───── Source extract ─────

You have to write for yourself. People have said this for years, decades, millennia even - but nobody really believes that writing to an audience of zero (or one, if Mom is still around) is worth it.
Everyone wants to be a famous author, or at least a published/somewhat acknowledged one; few are willing to write their novel and be satisfied with zero or near-zero sales/readings.
But that is exactly what you need to do, especially in the age of AI. Everyone who was "in it to win it" (think linkedinslop which existed before AI) is going to certainly use AI - because they do not give a shit about the quality of themselves - they just want the result.
And you can only become a writer (unpublished, unread, or no) by doing the writing - it takes time (10,000 hours?) that cannot be replaced by AI, just like you can't have the body of a marathon runner without running (yes, yes, the joke). You may be able to get 26 miles and change away, even very fast, but unless you personally do the running of that distance without cheating, you will not get the inherent benefits.
And if you instruct an AI, or another human even, to write for you, you may get some of the results you want, but you won't have changed to become a writer.
We shouldn't celebrate the successful blogs; they're already rewarded enough. It's celebrating the unsuccessful blogs that is needed - even if, frankly, the vast majority of them are sub-AI levels of crap it is still a human changing and progressing behind them.
Babies fall over a lot but unless you take them out of the stroller and let them do so, they'll never progress to crawling, walking, running.
Do people who journal exist in your world view?

─────

* **Exercise tasks**:
[1] List the stages that the piece on writing for yourself says babies progress to once they are let out of the stroller.
[2] Print the passage of the piece on writing for yourself starting with "Everyone wants to" and going on through "the inherent benefits.".

───── Supplied data ─────

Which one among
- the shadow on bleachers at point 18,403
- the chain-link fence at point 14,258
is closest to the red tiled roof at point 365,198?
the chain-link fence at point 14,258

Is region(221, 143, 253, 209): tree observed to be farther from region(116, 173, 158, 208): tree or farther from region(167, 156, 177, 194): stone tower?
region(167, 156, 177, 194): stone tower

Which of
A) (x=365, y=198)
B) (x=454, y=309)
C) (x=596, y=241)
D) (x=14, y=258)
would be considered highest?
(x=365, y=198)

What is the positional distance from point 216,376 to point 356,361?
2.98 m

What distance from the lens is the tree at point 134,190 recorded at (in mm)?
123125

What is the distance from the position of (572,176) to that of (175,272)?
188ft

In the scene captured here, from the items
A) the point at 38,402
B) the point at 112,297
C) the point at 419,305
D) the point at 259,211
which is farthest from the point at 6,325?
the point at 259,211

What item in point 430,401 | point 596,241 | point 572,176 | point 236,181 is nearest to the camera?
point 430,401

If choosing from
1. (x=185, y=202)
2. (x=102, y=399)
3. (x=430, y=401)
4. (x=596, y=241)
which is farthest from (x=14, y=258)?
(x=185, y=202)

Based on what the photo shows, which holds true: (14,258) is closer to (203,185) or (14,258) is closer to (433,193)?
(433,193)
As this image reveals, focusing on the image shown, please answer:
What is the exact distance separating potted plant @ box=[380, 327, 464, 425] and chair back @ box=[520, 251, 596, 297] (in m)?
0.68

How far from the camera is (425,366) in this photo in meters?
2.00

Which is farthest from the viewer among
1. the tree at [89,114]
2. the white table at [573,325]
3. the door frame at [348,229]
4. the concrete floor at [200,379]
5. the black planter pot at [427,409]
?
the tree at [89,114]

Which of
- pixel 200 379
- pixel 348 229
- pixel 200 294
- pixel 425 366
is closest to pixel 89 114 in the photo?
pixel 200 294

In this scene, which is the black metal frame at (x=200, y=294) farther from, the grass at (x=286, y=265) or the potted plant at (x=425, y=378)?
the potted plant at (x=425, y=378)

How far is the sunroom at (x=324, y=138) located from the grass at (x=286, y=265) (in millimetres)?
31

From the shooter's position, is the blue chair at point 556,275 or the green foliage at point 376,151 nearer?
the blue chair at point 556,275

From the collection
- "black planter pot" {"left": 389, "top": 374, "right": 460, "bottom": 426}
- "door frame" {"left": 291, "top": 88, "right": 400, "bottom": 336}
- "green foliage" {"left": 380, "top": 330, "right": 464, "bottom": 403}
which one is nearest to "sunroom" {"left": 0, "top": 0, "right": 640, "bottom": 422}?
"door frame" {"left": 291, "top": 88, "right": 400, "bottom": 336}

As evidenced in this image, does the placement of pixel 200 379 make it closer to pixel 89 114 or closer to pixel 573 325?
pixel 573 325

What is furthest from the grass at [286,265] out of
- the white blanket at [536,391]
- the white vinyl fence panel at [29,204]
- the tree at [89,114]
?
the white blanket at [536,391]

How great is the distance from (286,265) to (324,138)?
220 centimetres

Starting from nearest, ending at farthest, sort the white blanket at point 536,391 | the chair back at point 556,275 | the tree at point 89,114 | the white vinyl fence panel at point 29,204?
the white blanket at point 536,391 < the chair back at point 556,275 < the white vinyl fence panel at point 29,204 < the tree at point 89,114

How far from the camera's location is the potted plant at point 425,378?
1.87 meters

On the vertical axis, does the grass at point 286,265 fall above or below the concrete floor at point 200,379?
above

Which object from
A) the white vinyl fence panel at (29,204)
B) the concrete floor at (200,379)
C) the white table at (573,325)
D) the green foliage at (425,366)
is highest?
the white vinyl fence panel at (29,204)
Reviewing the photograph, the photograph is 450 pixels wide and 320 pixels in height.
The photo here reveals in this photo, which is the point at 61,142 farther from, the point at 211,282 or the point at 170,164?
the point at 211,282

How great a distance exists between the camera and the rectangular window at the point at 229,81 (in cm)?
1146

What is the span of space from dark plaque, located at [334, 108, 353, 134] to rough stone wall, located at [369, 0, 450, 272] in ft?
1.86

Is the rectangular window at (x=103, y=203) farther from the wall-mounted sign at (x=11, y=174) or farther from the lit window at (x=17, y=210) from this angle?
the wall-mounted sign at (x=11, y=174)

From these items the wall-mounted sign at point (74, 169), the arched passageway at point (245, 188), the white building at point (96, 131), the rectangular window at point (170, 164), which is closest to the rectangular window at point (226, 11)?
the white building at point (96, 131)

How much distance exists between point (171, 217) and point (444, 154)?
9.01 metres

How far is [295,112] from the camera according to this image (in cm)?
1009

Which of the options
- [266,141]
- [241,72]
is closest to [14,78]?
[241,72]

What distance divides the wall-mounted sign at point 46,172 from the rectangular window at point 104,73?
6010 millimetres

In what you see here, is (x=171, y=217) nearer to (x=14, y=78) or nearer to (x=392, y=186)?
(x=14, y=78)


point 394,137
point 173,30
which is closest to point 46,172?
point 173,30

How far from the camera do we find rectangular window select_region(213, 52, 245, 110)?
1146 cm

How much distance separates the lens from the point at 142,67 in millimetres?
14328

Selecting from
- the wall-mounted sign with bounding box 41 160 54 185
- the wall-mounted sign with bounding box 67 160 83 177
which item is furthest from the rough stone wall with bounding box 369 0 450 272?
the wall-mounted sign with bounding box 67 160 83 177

─────
───── Supplied data ─────

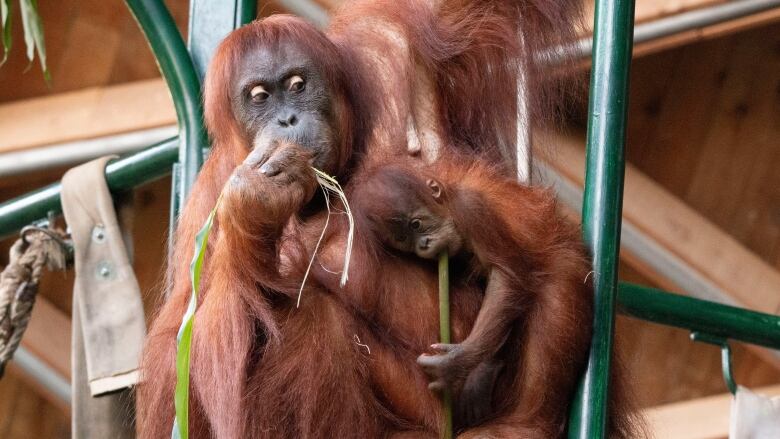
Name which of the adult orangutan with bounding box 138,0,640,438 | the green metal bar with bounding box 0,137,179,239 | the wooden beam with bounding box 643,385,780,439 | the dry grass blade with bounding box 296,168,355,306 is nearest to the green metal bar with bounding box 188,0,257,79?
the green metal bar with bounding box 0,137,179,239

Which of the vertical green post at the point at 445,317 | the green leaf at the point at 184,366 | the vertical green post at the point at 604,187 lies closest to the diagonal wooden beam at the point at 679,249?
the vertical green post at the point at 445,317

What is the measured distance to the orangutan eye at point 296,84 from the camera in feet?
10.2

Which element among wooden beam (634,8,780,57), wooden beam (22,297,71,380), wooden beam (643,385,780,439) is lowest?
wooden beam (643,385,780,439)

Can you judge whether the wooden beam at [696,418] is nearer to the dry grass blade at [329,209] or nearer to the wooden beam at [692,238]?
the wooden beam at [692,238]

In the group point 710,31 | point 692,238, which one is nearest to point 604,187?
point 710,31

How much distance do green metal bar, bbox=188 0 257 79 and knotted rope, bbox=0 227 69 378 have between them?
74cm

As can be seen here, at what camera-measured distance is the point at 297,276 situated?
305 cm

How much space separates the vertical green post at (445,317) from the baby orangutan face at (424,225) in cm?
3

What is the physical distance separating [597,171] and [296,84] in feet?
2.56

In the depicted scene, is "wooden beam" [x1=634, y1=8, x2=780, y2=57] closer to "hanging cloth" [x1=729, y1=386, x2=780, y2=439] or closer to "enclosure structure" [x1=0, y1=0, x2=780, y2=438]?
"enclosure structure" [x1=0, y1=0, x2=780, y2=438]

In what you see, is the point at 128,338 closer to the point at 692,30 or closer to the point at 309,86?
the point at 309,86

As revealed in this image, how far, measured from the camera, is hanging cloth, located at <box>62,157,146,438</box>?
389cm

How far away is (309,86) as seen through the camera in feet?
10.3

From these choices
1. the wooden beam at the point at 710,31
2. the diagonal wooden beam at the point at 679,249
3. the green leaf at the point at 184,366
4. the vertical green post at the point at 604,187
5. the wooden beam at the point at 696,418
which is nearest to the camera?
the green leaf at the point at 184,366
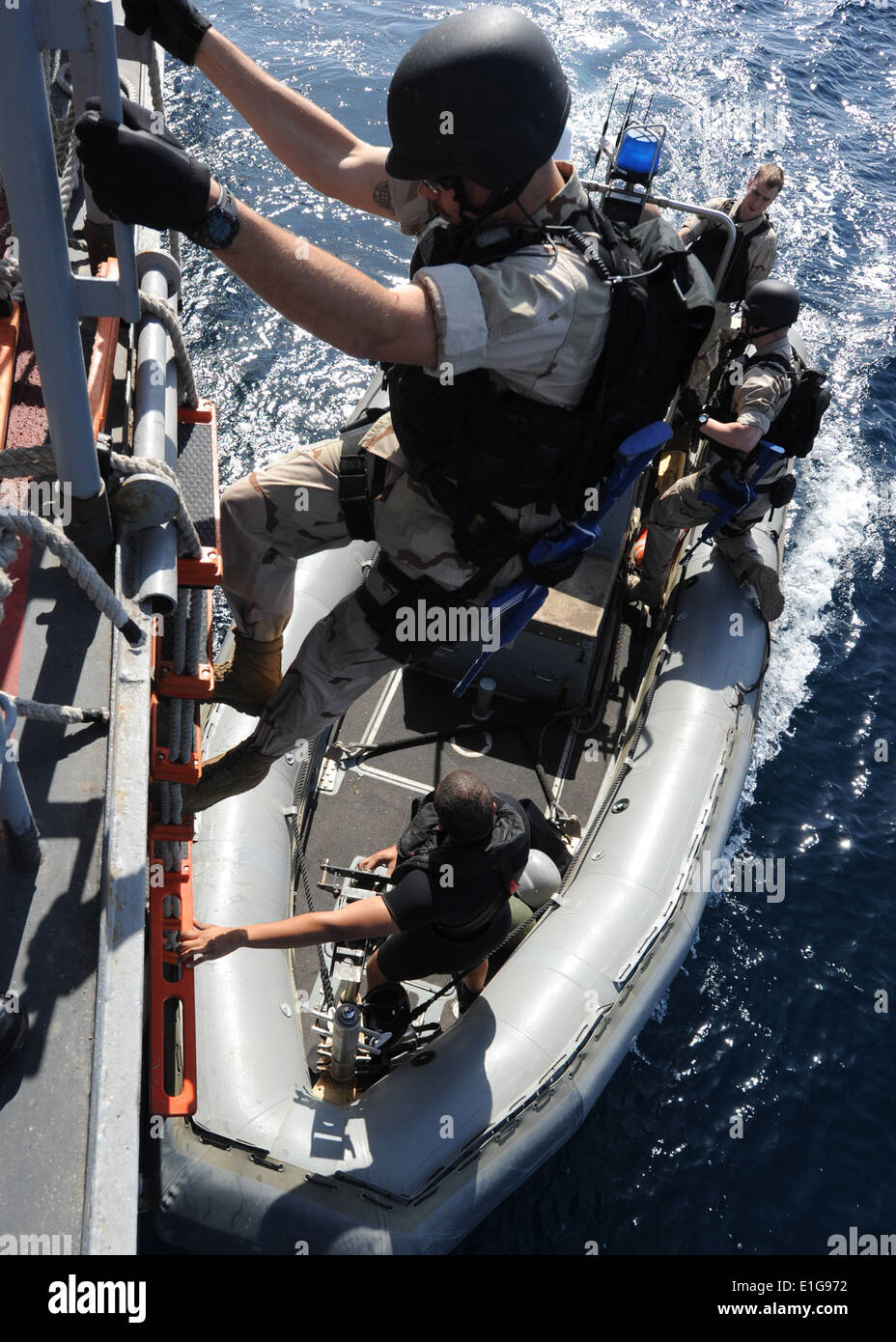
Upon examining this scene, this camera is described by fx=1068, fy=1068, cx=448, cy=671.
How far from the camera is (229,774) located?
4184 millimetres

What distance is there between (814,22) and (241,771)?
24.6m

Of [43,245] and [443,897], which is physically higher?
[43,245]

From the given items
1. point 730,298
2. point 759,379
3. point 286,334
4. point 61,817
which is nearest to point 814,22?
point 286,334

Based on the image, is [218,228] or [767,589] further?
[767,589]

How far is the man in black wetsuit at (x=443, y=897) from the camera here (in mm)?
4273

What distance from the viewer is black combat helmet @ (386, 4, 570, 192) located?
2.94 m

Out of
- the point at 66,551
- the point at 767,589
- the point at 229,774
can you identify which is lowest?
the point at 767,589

─────

* **Results for the exercise**:
[1] crawling, walking, running

[2]
Everyone wants to be a famous author, or at least a published/somewhat acknowledged one; few are willing to write their novel and be satisfied with zero or near-zero sales/readings.
But that is exactly what you need to do, especially in the age of AI. Everyone who was "in it to win it" (think linkedinslop which existed before AI) is going to certainly use AI - because they do not give a shit about the quality of themselves - they just want the result.
And you can only become a writer (unpublished, unread, or no) by doing the writing - it takes time (10,000 hours?) that cannot be replaced by AI, just like you can't have the body of a marathon runner without running (yes, yes, the joke). You may be able to get 26 miles and change away, even very fast, but unless you personally do the running of that distance without cheating, you will not get the inherent benefits.